COMPITI:
A) Trascrivi parola per parola l'articolo sulla minoranza Pd, tutto ciò che va da "Ncd cosa aspetta" fino a "ministero che rappresenta.".
B) Secondo l'articolo sulla minoranza Pd, quale ministero dovrebbe pretendere Ncd?
C) Prosegui l'articolo sulla minoranza Pd a partire dalla sua ultima frase.

TESTO DI PARTENZA:
********
«La minoranza Pd dovrebbe fare la rivoluzione»

«La minoranza Pd dovrebbe fare la rivoluzione»

I bersaniani avrebbero dovuto fare la rivoluzione sui dieci sostituti in commissione affari costituzionali. Dovrebbero aprire in modo serio e non lagnoso la questione democratica interna al partito, ma soprattutto individuare un frontman che sostituisca i vari Bersani, Fassina, Cuperlo che trasmettono un’idea perdente in partenza delle posizioni alternative a Renzi. Un Pippo Civati più strutturato, meno ideologico e più in linea con un’idea moderna di sinistra. Le selezioni sono aperte. 

Renzi e il Giglio magico – lisciati un giorno sì e l’altro pure da una stampa largamente compiacente (in questo senso emblematica la bacchettata rieducativa di Alberto Brambilla su Il Foglio al direttore del Sole 24 Ore, Roberto Napoletano, colpevole di non essere allineato alla renzifilia) – non dovrebbero dormire sugli allori ma dare spessore alla loro iniziativa politica, spiegando l’operazione di pulizia di esponenti della minoranza interna dalle posizioni strategiche come il tentativo di imprimere al partito della sinistra italiana una svolta blairiana

Ncd cosa aspetta a pretendere il ministero degli affari regionali? Il partito di Angelino Alfano non ha fatto neppure finta di trattare sulla successione di Lupi alle Infrastrutture, pur essendo tuttora determinante per la maggioranza di governo e pur essendo ancora lontana l’approvazione dell’Italicum che, inutile scriverlo, rafforzerà enormemente e forse definitivamente Renzi. Il rischio, passate le elezioni regionali, è che Ncd (o Area popolare) non possa più pretendere neppure quel piccolo dicastero senza portafoglio. Ci vuole una figura, uomo o donna non importa, ma autorevole, capace di pesare più del ministero che rappresenta.
********
MATERIALE RACCOLTO:
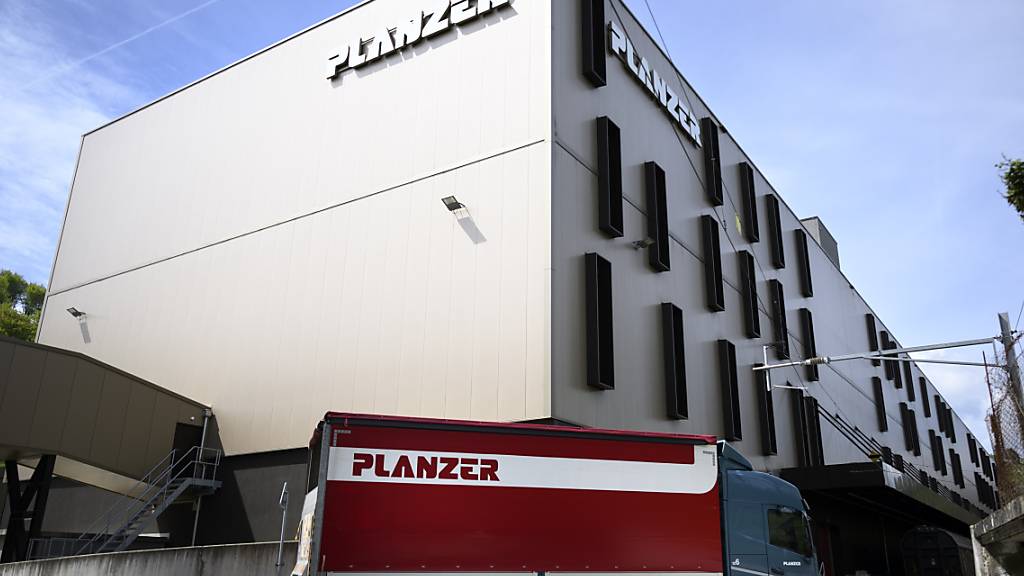 Das Familienunternehmen Planzer übernimmt Quickpac und Quickmail. (Archivbild)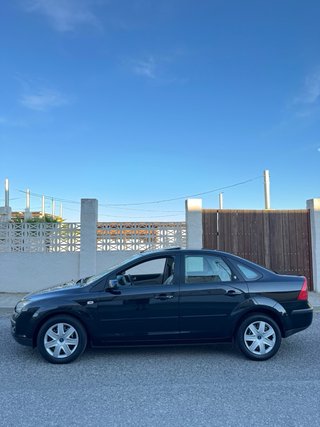 Ford Focus 2007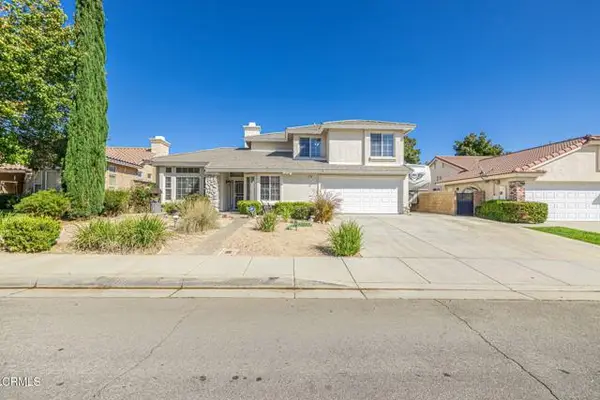 4141 Portola Drive, Palmdale, CA 93551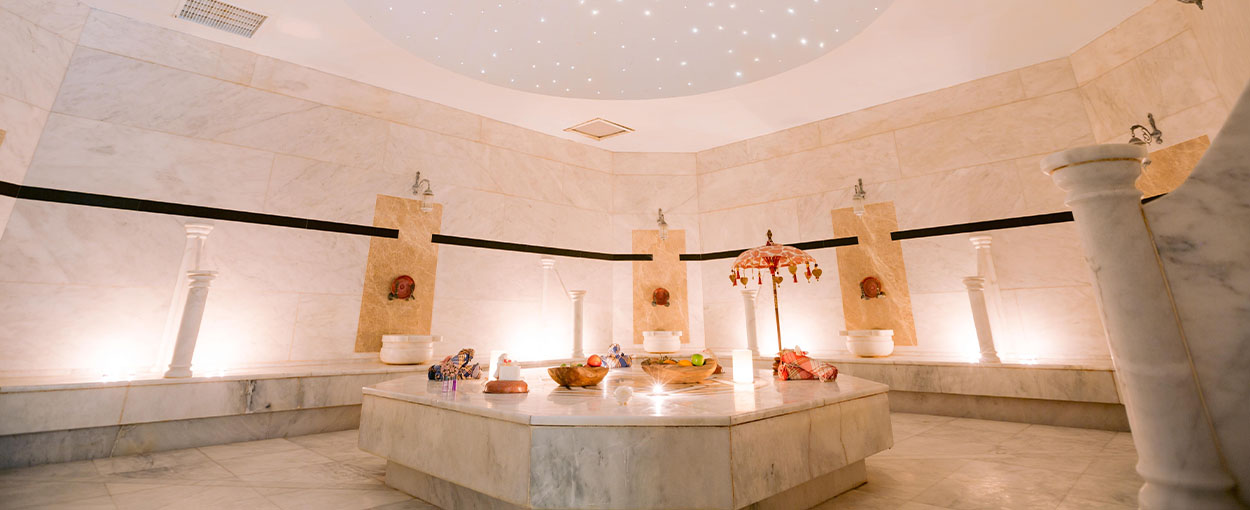 Ilıca Hotel Spa & Wellness Thermal Resort Fotoğrafları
********
RISPOSTE:
A)
Ncd cosa aspetta a pretendere il ministero degli affari regionali? Il partito di Angelino Alfano non ha fatto neppure finta di trattare sulla successione di Lupi alle Infrastrutture, pur essendo tuttora determinante per la maggioranza di governo e pur essendo ancora lontana l’approvazione dell’Italicum che, inutile scriverlo, rafforzerà enormemente e forse definitivamente Renzi. Il rischio, passate le elezioni regionali, è che Ncd (o Area popolare) non possa più pretendere neppure quel piccolo dicastero senza portafoglio. Ci vuole una figura, uomo o donna non importa, ma autorevole, capace di pesare più del ministero che rappresenta.

B) Il ministero degli affari regionali.

C)
A Berlusconi, cosa interessano quattro consiglieri regionali pugliesi? Il peso di Forza Italia (come già nel ’94) si misura nei sondaggi, nelle elezioni e in parlamento. Non ha alcun senso politico sfidare Fitto nel terreno a lui più congeniale e se le liste civiche di disturbo nelle varie regioni dovessero ulteriormente svuotare  e indebolire il partito azzurro, la situazione si farebbe davvero difficile. Il rischio del sorpasso nazionale da parte di Salvini è sempre più concreto e poteva essere scongiurato. Meglio sarebbe stato portare a casa le elezioni in un clima almeno apparente di unità e rinviare il regolamento di conti al giorno seguente. E poi Forza Italia deve chiarire e chiarirsi su un punto: è carne o pesce? È un partito a trazione giovane o matura? Moderato o radicale? Perché mandare Alessandro Cattaneo, già sindaco di Pavia, in tv e poi nominare responsabile Enti locali non lui o il più esperto Osvaldo Napoli, ma Marcello Fiori? E questo solo per portare uno dei molti possibili esempi.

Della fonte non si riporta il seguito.